Instructions for the task
Substitute "idea" for "concept" in the passage on women leaders in global health, giving it again between "It was also" and "it will win.", inclusive.

Exercise text
---*---

Both these examples show the willingness and determination of women leaders to learn from their personal experiences to challenge the status quo and bring about radical transformations in healthcare provision.
Thankfully women have also increasingly been taking up leadership positions in global health and have had pivotal roles in the whole UHC movement. For example, my fellow Elder Gro Harlem Brundtland, after being a health Minister and Prime Minister in Norway, became the first woman Director General of WHO in 1998. During her tenure she led the global framework convention on tobacco control and also established the Commission on Macroeconomics and Health. Their groundbreaking research highlighted the huge role that health plays in global development, which contributed to health goals figuring so prominently in the Millennium Development Goals. It also led to large increases in global health financing since the turn of the century through mechanisms such as GAVI and the Global Fund.
It was also a woman WHO Director General, Margaret Chan, who first championed UHC within the organisation, where she frequently referred to it as “the most important concept that public health has to offer”. I was very pleased to see two congresswomen Pramila Jayapal and Debbie Dingell have a bill in congress which seems to me to be the right measure to bring the United States into the 21st Century on healthcare. But unfortunately, I don't know if it will win.

---*---

Data provided

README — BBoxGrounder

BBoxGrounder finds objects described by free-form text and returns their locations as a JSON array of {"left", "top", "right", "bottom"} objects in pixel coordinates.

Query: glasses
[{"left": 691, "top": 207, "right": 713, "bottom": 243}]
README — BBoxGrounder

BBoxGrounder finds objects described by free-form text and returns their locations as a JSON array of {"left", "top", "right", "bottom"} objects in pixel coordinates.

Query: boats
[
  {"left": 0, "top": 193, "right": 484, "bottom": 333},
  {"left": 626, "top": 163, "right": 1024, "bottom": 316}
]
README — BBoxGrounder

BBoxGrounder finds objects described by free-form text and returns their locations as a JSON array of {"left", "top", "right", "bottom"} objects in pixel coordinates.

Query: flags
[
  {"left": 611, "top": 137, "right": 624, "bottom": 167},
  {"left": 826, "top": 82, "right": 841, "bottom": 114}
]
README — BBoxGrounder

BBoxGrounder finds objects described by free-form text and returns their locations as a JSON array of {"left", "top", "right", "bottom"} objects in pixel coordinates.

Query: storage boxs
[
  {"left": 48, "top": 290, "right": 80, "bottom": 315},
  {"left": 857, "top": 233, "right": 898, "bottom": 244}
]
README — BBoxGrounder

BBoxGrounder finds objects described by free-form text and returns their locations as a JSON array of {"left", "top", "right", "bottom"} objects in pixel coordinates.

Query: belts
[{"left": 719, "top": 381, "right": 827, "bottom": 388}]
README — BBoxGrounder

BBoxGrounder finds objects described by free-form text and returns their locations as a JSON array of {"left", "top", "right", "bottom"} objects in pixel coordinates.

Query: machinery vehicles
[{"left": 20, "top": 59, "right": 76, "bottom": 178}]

---*---

Output for this exercise
It was also a woman WHO Director General, Margaret Chan, who first championed UHC within the organisation, where she frequently referred to it as “the most important idea that public health has to offer”. I was very pleased to see two congresswomen Pramila Jayapal and Debbie Dingell have a bill in congress which seems to me to be the right measure to bring the United States into the 21st Century on healthcare. But unfortunately, I don't know if it will win.